From: Pavel Begunkov <asml.silence@gmail.com>
To: io-uring@vger.kernel.org, netdev@vger.kernel.org,
linux-kernel@vger.kernel.org
Cc: "David S . Miller" <davem@davemloft.net>,
Jakub Kicinski <kuba@kernel.org>,
Jonathan Lemon <jonathan.lemon@gmail.com>,
Willem de Bruijn <willemb@google.com>,
Jens Axboe <axboe@kernel.dk>, David Ahern <dsahern@kernel.org>,
kernel-team@fb.com
Subject: Re: [PATCH net-next v3 00/25] io_uring zerocopy send
Date: Tue, 5 Jul 2022 16:04:44 +0100 [thread overview]
Message-ID: <15cff5cd-52d5-68af-75c1-32be28137773@gmail.com> (raw)
In-Reply-To: <cover.1656318994.git.asml.silence@gmail.com>
On 7/5/22 16:01, Pavel Begunkov wrote:
NOTE: This is not be picked directly due to cross-subsystem merge problems.
After finding a consensus and getting necessary acks, I'll work out merging
with Jakub and Jens.
> The patchset implements io_uring zerocopy send. It works with both registered
> and normal buffers, mixing is allowed but not recommended. Apart from usual
> request completions, just as with MSG_ZEROCOPY, io_uring separately notifies
> the userspace when buffers are freed and can be reused (see API design below),
> which is delivered into io_uring's Completion Queue. Those "buffer-free"
> notifications are not necessarily per request, but the userspace has control
> over it and should explicitly attaching a number of requests to a single
> notification. The series also adds some internal optimisations when used with
> registered buffers like removing page referencing.
>
> From the kernel networking perspective there are two main changes. The first
> one is passing ubuf_info into the network layer from io_uring (inside of an
> in kernel struct msghdr). This allows extra optimisations, e.g. ubuf_info
> caching on the io_uring side, but also helps to avoid cross-referencing
> and synchronisation problems.

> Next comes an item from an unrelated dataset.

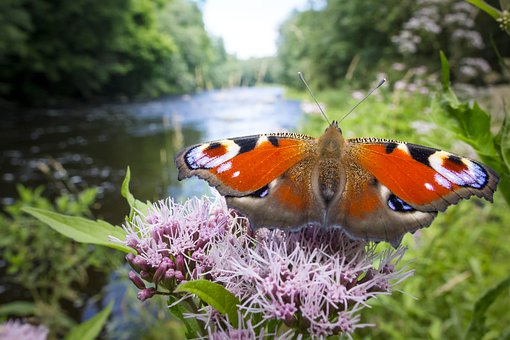 Peacock, Aglais Io, Butterfly, River, Insulation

The second part is an optional optimisation
> removing page referencing for requests with registered buffers.
>
> Benchmarking with an optimised version of the selftest (see [1]), which in a
> loop sends a bunch of requests and then waits for their completions. "+ flush"
> column posts one additional "buffer-free" notification per request, and
> just "zc" doesn't post buffer notifications at all.
>
> NIC (requests / second):
> IO size | non-zc | zc | zc + flush
> 4000 | 495134 | 606420 (+22%) | 558971 (+12%)
> 1500 | 551808 | 577116 (+4.5%) | 565803 (+2.5%)
> 1000 | 584677 | 592088 (+1.2%) | 560885 (-4%)
> 600 | 596292 | 598550 (+0.4%) | 555366 (-6.7%)
>
> dummy (requests / second):
> IO size | non-zc | zc | zc + flush
> 8000 | 1299916 | 2396600 (+84%) | 2224219 (+71%)
> 4000 | 1869230 | 2344146 (+25%) | 2170069 (+16%)
> 1200 | 2071617 | 2361960 (+14%) | 2203052 (+6%)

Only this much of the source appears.